Quelle: Wellenreiter-Invest.de

Geschäftsklima-Index in Deutschland dreht ins Positive

Der vom ifo-Institut regelmäßig veröffentlichte Geschäftsklima-Index zeigt an, dass die Stimmung in der deutschen Wirtschaft nach dem Tief im vierten Quartal 2022 wieder deutlich besser ist. Alle drei Bereiche (die Einschätzung der Geschäftslage, das Geschäftsklima und vor allem die Geschäftserwartungen) sind deutlich gestiegen.

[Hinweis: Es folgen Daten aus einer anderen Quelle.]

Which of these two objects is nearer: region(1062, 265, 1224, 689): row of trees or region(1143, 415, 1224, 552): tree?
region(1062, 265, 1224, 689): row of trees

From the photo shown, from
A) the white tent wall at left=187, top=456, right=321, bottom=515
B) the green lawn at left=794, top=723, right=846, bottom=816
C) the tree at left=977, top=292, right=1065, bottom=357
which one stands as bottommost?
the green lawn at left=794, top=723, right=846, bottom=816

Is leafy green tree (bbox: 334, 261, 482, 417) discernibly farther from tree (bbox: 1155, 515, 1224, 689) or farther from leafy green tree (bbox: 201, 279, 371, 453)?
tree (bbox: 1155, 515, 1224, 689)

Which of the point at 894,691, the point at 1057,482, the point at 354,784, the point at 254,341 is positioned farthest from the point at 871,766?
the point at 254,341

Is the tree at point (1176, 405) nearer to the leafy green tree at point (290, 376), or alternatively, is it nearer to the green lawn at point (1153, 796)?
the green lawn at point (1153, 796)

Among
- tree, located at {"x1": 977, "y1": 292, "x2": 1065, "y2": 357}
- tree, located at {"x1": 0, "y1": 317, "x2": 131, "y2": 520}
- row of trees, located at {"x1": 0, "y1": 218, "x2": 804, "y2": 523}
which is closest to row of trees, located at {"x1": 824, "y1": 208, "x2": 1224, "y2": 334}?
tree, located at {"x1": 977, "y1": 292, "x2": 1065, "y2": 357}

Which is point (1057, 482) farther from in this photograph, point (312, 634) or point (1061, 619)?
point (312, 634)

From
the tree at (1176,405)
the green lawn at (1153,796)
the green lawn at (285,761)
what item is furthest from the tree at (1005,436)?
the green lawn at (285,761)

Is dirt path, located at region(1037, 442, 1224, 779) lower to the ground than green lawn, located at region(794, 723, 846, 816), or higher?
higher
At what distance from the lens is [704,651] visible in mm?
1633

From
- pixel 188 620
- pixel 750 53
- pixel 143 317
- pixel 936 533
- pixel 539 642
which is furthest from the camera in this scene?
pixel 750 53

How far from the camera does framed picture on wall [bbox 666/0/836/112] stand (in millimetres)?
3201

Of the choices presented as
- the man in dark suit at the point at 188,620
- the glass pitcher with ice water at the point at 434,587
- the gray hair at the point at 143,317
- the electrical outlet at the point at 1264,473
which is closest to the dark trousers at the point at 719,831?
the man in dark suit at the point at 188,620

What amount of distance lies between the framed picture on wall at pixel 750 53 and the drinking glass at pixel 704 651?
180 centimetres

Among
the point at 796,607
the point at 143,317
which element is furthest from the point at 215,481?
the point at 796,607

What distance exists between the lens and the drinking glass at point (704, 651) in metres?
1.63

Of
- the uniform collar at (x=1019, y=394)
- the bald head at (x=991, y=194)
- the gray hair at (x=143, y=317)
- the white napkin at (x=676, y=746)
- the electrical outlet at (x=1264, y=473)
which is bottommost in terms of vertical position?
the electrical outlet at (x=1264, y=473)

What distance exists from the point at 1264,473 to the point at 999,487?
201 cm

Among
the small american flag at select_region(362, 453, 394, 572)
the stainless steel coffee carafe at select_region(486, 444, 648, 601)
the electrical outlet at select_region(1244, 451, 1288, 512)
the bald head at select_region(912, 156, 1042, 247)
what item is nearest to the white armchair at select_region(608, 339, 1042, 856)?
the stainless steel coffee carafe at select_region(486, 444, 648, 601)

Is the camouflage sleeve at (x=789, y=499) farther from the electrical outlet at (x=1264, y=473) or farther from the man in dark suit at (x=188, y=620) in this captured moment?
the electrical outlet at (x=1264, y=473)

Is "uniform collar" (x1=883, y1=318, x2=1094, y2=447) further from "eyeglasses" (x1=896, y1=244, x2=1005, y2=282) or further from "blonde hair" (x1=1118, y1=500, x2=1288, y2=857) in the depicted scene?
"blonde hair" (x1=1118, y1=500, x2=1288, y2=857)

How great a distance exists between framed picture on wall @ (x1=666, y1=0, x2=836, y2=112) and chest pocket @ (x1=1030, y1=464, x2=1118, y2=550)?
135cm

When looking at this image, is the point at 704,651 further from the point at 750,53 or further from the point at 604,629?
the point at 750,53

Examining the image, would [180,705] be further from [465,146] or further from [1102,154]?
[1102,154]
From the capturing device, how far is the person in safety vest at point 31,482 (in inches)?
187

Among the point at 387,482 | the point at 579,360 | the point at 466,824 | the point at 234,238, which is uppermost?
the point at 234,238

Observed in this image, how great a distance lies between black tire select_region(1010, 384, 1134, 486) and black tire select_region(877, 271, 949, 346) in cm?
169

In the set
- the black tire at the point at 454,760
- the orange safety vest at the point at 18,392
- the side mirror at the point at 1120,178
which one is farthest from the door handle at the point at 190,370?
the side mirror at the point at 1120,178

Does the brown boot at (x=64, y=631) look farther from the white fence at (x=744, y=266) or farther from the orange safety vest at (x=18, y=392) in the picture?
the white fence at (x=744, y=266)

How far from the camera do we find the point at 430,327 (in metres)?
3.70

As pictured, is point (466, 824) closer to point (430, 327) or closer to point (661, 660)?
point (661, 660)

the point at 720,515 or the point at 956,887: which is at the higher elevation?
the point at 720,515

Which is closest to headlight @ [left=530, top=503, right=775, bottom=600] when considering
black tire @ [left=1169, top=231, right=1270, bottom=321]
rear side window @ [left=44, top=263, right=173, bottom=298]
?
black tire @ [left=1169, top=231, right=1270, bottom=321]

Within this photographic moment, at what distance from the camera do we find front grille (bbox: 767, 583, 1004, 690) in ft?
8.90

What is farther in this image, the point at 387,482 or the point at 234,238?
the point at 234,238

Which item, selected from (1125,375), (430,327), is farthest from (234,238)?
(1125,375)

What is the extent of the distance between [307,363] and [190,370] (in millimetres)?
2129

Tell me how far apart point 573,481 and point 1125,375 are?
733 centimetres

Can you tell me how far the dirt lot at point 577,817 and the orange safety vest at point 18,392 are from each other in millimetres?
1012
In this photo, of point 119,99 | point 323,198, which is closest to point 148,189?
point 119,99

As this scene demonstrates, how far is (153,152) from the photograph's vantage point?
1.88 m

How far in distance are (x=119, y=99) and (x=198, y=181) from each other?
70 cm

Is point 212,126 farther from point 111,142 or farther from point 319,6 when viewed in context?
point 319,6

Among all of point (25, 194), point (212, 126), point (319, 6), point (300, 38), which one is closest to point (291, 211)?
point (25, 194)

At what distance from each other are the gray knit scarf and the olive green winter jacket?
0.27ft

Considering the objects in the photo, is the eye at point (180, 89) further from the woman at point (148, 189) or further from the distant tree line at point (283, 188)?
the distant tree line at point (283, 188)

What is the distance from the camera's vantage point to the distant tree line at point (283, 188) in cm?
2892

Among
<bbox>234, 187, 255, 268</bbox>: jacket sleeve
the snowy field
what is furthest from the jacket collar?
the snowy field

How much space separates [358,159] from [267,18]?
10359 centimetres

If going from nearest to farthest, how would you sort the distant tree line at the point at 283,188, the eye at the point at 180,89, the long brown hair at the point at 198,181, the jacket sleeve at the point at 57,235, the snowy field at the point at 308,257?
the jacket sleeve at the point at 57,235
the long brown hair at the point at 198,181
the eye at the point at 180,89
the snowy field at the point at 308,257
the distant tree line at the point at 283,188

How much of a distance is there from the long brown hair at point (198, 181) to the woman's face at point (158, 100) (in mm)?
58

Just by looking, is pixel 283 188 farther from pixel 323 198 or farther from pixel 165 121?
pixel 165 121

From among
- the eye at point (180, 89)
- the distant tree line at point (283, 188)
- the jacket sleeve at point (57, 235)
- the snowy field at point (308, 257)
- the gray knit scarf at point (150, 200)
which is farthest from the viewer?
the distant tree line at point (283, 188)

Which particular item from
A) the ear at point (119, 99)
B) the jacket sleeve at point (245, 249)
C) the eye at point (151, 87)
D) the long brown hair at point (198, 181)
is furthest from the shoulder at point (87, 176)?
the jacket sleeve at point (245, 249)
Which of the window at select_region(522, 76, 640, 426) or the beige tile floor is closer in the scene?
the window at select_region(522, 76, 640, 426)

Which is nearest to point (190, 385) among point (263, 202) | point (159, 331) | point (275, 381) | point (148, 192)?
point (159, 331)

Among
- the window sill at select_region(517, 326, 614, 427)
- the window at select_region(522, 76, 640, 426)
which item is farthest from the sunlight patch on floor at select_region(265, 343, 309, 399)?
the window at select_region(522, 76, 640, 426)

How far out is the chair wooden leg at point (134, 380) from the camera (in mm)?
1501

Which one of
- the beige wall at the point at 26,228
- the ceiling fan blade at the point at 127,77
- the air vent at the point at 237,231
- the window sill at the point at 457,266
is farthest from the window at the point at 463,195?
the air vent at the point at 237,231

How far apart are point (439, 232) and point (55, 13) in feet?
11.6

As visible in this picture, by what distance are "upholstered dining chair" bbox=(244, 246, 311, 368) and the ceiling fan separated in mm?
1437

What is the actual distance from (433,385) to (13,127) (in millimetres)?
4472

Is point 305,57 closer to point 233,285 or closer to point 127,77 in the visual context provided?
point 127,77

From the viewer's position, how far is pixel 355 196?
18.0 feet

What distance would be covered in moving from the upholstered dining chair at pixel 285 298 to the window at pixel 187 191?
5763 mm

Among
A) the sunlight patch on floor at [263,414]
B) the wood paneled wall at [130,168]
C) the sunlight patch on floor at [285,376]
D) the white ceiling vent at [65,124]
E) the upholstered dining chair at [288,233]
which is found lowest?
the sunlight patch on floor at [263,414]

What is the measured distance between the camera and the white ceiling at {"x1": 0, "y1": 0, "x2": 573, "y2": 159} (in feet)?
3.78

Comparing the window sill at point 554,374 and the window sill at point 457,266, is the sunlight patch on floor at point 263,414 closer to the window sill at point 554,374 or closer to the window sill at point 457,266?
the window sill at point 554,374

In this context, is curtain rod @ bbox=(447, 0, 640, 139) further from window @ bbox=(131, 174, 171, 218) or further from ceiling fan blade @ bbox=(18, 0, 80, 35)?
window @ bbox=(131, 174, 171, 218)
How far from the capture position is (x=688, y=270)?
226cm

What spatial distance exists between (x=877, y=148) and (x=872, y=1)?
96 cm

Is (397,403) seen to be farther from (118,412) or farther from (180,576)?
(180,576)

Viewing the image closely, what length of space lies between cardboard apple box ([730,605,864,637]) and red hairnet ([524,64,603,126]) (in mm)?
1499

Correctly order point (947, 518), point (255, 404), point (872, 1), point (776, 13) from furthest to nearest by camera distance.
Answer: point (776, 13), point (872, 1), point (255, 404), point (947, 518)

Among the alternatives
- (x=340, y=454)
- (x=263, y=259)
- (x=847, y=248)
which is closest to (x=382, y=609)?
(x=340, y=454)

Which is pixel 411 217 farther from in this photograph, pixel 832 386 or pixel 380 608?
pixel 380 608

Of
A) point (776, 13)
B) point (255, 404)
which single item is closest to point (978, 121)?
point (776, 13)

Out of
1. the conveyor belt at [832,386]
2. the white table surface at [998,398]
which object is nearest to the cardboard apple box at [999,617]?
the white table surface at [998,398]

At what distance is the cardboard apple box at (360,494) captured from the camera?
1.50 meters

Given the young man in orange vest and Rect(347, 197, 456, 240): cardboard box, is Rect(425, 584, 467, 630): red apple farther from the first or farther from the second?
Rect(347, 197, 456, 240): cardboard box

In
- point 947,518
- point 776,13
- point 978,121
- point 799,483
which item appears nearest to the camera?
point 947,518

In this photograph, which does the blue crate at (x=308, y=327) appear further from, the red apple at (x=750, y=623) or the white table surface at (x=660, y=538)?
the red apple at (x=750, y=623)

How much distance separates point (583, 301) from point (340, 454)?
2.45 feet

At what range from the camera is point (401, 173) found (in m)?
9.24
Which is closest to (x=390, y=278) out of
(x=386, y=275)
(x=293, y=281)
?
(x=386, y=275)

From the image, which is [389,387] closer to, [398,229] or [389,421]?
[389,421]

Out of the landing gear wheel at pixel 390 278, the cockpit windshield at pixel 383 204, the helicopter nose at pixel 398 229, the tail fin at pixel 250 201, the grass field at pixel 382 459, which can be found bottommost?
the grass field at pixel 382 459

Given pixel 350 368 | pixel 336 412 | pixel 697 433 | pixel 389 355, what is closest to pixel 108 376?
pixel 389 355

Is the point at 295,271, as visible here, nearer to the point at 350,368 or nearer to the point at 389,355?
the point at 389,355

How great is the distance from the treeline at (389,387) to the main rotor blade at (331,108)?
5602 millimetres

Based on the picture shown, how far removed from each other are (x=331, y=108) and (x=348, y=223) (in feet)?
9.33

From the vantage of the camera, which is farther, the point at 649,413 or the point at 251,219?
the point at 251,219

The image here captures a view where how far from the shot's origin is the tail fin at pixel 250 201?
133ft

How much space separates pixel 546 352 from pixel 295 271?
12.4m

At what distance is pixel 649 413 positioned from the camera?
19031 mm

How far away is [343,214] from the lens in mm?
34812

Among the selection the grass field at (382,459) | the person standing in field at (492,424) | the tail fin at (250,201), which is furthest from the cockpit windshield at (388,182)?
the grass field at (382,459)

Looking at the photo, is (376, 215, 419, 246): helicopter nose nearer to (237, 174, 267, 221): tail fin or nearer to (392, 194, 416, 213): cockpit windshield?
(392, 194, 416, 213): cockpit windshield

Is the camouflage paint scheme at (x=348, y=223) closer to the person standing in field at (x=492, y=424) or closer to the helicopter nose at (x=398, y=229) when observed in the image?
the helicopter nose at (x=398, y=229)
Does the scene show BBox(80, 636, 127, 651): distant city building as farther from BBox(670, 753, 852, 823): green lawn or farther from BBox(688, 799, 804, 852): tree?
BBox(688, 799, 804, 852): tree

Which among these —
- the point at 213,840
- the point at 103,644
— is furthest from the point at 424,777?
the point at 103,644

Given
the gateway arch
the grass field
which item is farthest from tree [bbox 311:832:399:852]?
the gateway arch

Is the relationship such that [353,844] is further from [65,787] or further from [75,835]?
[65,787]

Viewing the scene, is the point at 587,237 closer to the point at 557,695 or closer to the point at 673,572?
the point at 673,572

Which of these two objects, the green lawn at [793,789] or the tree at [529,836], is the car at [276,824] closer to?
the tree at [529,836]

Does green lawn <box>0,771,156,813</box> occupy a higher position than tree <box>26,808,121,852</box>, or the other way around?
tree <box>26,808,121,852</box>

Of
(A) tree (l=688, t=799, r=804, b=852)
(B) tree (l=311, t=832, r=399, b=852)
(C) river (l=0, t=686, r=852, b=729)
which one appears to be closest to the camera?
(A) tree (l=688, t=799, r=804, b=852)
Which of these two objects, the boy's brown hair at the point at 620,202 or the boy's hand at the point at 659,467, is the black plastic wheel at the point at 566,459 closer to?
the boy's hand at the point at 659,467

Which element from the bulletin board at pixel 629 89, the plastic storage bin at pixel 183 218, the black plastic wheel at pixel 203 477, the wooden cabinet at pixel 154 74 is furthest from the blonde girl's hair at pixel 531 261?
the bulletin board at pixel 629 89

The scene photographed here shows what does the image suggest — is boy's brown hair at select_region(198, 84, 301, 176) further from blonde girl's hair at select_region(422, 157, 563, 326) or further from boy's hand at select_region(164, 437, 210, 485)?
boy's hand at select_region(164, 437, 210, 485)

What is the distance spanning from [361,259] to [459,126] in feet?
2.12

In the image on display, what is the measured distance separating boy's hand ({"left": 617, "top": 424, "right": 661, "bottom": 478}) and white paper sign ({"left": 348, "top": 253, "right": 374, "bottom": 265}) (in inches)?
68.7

Aktienmärkte haben den SVB-Schock verdaut

Die Kursentwicklung der Aktienmärkte im März zeigt, dass die Marktteilnehmer den Schock, der durch den Konkurs der SVB ausgelöst wurde, verarbeitet haben und wieder Zuversicht auf eine weiterhin positive Entwicklung einkehrt. Die europäischen Börsen sind seit Mitte März wieder auf dem Weg, den vorigen Höchststand vom 7.3. wieder zu erreichen. Der Nasdaq 100 liegt per 30.03. wieder bei seinem vorigen Höchstpunkt, der größere S&P 500 zieht wieder langsam an und der EuroStoxx hat sein voriges Hoch fast wieder erreicht.

Chart:  Nasdaq 100 (rot). Euro Stoxx (grün) und S&P 500 (blau) von Anfang Januar bis 30.03.2023

Quelle: infront

Alle drei Indizes gingen nach Bekanntwerden der Probleme bei der SVB deutlich zurück, zogen jedoch wieder an, nachdem klar wurde, dass die Fed und die US-Regierung entschlossen handeln würden.

Langfristanleger bleiben investiert

Für Langfrist-Anleger wiederhole ich die Empfehlung, in den Aktienmärkten investiert zu bleiben.

Sollte sich die Erwartung bestätigen, dass der Höhepunkt des Zinserhöhungzyklus erreicht ist, wird die Karawane allerdings wieder Richtung Wachstums-Aktien ziehen. Der Blick richtet sich damit vor allem auf die Teile des Gesamtmarktes, die das größte Wachstum erwarten lassen. Dies ist seit vielen Jahren die Technologie, und dies vor allem in der Wirtschaftsregion der USA.